#### Task prompt:
Quote the whole listing word for word, please.

☆ ☆ ☆ ☆

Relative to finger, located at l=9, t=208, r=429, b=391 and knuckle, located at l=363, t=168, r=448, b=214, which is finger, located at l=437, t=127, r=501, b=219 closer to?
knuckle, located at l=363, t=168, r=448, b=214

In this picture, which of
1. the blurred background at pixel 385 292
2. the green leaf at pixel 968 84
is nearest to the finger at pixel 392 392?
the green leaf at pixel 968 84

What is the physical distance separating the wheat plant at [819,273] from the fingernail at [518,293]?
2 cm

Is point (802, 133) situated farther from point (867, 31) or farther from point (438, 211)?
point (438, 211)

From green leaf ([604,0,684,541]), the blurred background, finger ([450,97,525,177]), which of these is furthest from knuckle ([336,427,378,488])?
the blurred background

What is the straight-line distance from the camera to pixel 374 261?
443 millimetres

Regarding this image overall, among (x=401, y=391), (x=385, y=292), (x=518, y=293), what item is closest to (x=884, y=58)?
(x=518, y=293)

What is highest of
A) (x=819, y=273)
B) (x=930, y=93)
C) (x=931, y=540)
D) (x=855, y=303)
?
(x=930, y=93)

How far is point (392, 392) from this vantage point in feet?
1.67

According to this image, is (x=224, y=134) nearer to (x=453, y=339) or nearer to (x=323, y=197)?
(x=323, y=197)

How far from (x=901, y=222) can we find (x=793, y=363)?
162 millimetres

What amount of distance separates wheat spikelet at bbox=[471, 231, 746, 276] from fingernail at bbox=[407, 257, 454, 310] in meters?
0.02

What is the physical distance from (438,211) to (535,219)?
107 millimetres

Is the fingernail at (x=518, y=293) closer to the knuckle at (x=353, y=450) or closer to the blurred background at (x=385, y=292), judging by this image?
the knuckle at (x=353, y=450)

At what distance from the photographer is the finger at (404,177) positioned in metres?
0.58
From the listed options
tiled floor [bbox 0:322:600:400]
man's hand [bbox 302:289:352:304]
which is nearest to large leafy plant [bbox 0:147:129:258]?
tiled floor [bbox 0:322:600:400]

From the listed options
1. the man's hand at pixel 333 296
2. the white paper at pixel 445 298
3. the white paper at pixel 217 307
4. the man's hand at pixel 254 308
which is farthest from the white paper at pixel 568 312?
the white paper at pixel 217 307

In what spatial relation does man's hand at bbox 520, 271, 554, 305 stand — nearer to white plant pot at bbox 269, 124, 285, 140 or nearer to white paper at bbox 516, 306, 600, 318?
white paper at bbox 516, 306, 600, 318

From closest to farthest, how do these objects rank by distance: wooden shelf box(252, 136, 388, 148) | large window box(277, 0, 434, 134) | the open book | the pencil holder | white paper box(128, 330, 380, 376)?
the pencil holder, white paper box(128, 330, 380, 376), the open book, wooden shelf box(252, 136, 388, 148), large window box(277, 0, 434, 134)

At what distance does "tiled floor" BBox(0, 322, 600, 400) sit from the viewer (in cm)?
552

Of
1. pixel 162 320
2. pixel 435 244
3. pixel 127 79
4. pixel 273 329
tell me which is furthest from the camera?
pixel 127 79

☆ ☆ ☆ ☆

#### Correct result:
Relative to finger, located at l=9, t=208, r=429, b=391 and knuckle, located at l=363, t=168, r=448, b=214, which is finger, located at l=437, t=127, r=501, b=219 closer to?
knuckle, located at l=363, t=168, r=448, b=214

In this picture, which of
1. the blurred background at pixel 385 292
2. the green leaf at pixel 968 84
is nearest to the finger at pixel 392 392?
the green leaf at pixel 968 84

What is the physical distance separating the wheat plant at [819,273] from the fingernail at [518,293]?
2 cm

Is point (802, 133) situated farther from point (867, 31) or farther from point (438, 211)?
point (438, 211)

From green leaf ([604,0,684,541]), the blurred background, finger ([450,97,525,177]), which of these is furthest from knuckle ([336,427,378,488])?
the blurred background

What is the straight-line distance from the camera to pixel 374 261?
443 millimetres

Regarding this image overall, among (x=401, y=391), (x=385, y=292), (x=518, y=293), what item is closest to (x=884, y=58)?
(x=518, y=293)

What is highest of
A) (x=819, y=273)
B) (x=930, y=93)
C) (x=931, y=540)
D) (x=855, y=303)
?
(x=930, y=93)

How far is point (392, 392) from this vantage point in feet?
1.67

According to this image, is (x=224, y=134) nearer to (x=453, y=339) or nearer to (x=323, y=197)?
(x=323, y=197)

How far from (x=901, y=222) can we find (x=793, y=363)?
162 millimetres

What amount of distance separates wheat spikelet at bbox=[471, 231, 746, 276] from fingernail at bbox=[407, 257, 454, 310] in meters?
0.02

What is the physical distance from (438,211) to (535,219)?
107 millimetres

Is the fingernail at (x=518, y=293) closer to the knuckle at (x=353, y=450) or closer to the blurred background at (x=385, y=292), judging by this image?
the knuckle at (x=353, y=450)

At what distance from the photographer is the finger at (404,177) positioned in metres?
0.58
From the listed options
tiled floor [bbox 0:322:600:400]
man's hand [bbox 302:289:352:304]
which is nearest to large leafy plant [bbox 0:147:129:258]?
tiled floor [bbox 0:322:600:400]

From the listed options
1. the man's hand at pixel 333 296
2. the white paper at pixel 445 298
3. the white paper at pixel 217 307
4. the man's hand at pixel 254 308
which is farthest from the white paper at pixel 568 312?
the white paper at pixel 217 307

In what spatial relation does man's hand at bbox 520, 271, 554, 305 stand — nearer to white plant pot at bbox 269, 124, 285, 140 or nearer to white paper at bbox 516, 306, 600, 318?
white paper at bbox 516, 306, 600, 318

From closest to farthest, how do these objects rank by distance: wooden shelf box(252, 136, 388, 148) | large window box(277, 0, 434, 134) | the open book | the pencil holder | white paper box(128, 330, 380, 376)?
the pencil holder, white paper box(128, 330, 380, 376), the open book, wooden shelf box(252, 136, 388, 148), large window box(277, 0, 434, 134)

At what distance does "tiled floor" BBox(0, 322, 600, 400) sit from the viewer (in cm)?
552

Of
1. pixel 162 320
2. pixel 435 244
3. pixel 127 79
4. pixel 273 329
tell me which is furthest from the camera?
pixel 127 79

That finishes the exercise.